§ **Source excerpt**:
^^^^
A \(sequence\) is a function \(f\) defined for every non-negative integer n. For sequences, generally it is set that \(x_n=f(n)\). Usually we are given equation of the form \[x_n=F(x_{n-1},x_{n-2},x_{n-3},......)\]

Sometimes we are expected to find a "closed expression" for \(x_n\). Such an equation is called \(functional \space equation\). A function equation of the form
\[x_n=p.x_{n-1}+q.x_{n-2} , (q \neq 0) .................(1) \]
is a **(homogeneous)** \(linear \ difference \ equation \ of \ order \ 2\) **(with constant coefficients)**.

To find the general solution of \((1)\), first we try to find a solution of the form \(x_n=\lambda^n\) for a suitable number \(\lambda\). To find \(\lambda\), we plug \(\lambda^n\) into \((1)\) and get \[\lambda^n=p.\lambda^{n-1}+q.\lambda^{n-2}\] \[\implies \lambda^2-p.\lambda-q=0 .................(2) \] And \((2)\) is called the \(characteristic \space equation\) of \((1)\). For distinct roots \(\lambda_1, \space and \space \lambda_2\), \[x_n=a.\lambda_1^n+b.\lambda_2^n\] is the general solution. \( a \ and \ b\) can be found from the initial values \(x_0\) and \(x_1\).
^^^^
§ **Dataset rows**:
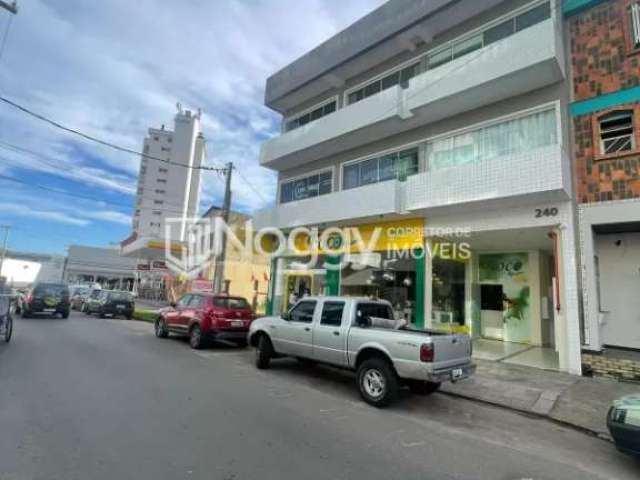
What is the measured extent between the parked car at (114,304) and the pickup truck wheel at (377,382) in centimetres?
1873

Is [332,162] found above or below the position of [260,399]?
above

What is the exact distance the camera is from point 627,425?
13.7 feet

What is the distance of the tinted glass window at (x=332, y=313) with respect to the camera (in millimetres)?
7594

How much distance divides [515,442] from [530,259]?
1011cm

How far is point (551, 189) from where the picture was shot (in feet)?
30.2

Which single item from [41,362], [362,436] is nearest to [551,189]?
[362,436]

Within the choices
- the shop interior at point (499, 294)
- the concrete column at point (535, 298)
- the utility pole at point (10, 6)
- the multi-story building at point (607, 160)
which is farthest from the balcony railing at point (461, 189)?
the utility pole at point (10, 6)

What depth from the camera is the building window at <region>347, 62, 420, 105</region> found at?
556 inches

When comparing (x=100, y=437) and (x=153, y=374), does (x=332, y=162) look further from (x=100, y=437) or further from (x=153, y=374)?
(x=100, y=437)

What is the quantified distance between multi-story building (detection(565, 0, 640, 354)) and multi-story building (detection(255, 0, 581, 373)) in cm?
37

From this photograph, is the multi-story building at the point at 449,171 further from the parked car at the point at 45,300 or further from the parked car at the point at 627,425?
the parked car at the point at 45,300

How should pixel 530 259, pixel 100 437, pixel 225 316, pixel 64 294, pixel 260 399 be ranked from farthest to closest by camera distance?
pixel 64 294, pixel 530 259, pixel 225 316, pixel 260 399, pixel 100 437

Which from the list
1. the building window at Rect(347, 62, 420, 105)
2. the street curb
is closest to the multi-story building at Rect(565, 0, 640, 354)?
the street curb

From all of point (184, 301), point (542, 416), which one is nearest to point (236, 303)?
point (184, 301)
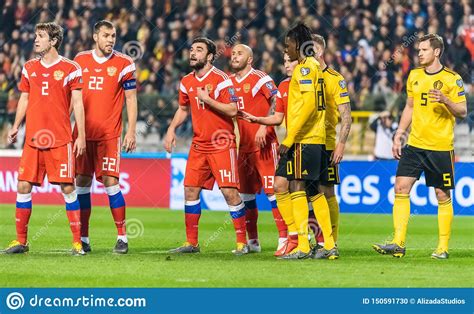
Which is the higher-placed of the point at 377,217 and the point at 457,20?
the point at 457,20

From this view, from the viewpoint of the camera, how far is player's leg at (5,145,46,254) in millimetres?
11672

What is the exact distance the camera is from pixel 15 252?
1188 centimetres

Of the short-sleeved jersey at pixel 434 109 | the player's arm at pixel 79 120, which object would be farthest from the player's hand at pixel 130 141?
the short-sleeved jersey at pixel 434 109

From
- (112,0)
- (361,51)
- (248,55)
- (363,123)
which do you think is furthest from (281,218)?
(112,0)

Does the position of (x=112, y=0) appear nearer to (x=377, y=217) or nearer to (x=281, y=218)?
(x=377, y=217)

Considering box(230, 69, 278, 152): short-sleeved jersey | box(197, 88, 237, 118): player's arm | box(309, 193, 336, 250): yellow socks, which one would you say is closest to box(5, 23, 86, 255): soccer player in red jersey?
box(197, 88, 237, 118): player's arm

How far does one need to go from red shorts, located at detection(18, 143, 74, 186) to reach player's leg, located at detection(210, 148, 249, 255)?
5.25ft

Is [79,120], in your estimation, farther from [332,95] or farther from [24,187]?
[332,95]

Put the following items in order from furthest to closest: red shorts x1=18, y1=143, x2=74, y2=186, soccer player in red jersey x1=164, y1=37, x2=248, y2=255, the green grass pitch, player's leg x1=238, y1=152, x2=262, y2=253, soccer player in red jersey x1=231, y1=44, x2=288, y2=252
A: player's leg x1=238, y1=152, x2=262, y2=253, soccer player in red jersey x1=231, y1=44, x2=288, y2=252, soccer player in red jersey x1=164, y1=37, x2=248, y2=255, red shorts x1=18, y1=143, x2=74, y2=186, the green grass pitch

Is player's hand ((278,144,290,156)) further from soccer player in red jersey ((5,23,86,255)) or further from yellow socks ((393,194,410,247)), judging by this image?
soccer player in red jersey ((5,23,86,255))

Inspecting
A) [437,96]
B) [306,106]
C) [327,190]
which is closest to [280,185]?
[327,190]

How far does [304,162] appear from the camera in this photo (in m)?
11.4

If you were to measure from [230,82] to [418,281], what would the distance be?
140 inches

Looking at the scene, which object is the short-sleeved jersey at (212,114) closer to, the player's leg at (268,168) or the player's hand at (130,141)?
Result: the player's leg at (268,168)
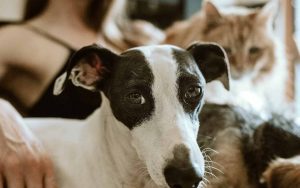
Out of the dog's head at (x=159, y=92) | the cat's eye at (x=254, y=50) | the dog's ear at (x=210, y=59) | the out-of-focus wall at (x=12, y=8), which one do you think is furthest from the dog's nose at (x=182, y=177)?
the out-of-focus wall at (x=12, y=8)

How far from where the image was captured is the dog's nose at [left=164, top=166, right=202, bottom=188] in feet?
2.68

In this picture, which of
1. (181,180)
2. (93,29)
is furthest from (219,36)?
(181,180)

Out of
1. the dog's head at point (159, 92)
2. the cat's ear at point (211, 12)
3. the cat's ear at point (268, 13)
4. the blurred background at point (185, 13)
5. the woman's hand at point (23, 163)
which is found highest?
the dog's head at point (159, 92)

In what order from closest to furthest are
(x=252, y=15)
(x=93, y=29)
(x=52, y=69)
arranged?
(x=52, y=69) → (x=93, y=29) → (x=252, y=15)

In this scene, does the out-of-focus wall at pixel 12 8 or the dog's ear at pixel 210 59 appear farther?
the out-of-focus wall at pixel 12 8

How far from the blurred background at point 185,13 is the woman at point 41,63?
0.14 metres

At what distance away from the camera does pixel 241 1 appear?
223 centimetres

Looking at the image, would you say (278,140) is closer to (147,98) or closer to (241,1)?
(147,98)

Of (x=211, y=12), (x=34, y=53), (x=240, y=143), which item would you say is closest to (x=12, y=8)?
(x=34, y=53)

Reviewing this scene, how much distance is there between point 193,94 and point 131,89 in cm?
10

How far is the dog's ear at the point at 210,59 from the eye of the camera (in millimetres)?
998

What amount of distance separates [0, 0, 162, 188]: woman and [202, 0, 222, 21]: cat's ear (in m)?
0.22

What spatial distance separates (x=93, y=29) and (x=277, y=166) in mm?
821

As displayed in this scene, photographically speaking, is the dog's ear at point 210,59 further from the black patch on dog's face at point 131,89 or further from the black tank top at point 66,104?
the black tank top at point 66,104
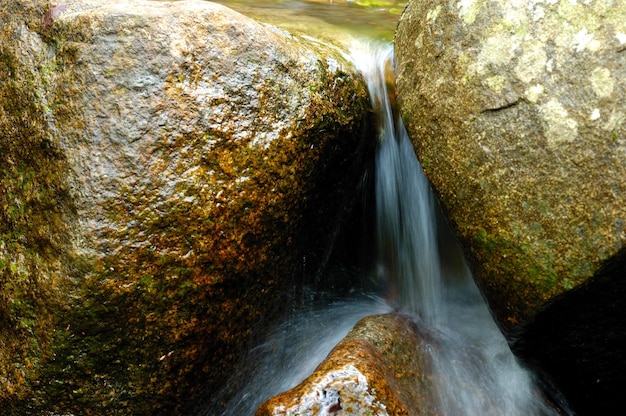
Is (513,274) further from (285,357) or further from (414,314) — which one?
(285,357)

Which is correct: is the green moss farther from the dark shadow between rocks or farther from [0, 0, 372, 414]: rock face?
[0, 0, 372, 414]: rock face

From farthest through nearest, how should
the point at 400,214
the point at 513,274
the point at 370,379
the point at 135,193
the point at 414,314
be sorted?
^^^^
§ **Tasks and exercises**:
a – Do the following statements agree with the difference equations text? Answer yes or no for each, and quote the deciding words of the text.
(i) A sequence is defined for every non-negative integer.
(ii) A closed expression must always be found.
(iii) The constants in the general solution are determined from initial values.
b – Please answer these questions from the difference equations text:
(i) What name is given to an equation of the form of equation (1)?
(ii) What is equation (2) called?
(iii) What kind of roots does the stated general solution require?
c – Update the difference equations text from "To find the" down to "values \(x_0\) and \(x_1\).", changing "general solution" to "complete solution".

§ **The responses**:
a –
(i) Yes: "defined for every non-negative integer n"
(ii) No: "Sometimes we are expected to find a "closed expression""
(iii) Yes: "can be found from the initial values"

b –
(i) A homogeneous linear difference equation of order 2 with constant coefficients
(ii) The characteristic equation of (1)
(iii) Distinct roots

c –
To find the complete solution of \((1)\), first we try to find a solution of the form \(x_n=\lambda^n\) for a suitable number \(\lambda\). To find \(\lambda\), we plug \(\lambda^n\) into \((1)\) and get \[\lambda^n=p.\lambda^{n-1}+q.\lambda^{n-2}\] \[\implies \lambda^2-p.\lambda-q=0 .................(2) \] And \((2)\) is called the \(characteristic \space equation\) of \((1)\). For distinct roots \(\lambda_1, \space and \space \lambda_2\), \[x_n=a.\lambda_1^n+b.\lambda_2^n\] is the complete solution. \( a \ and \ b\) can be found from the initial values \(x_0\) and \(x_1\).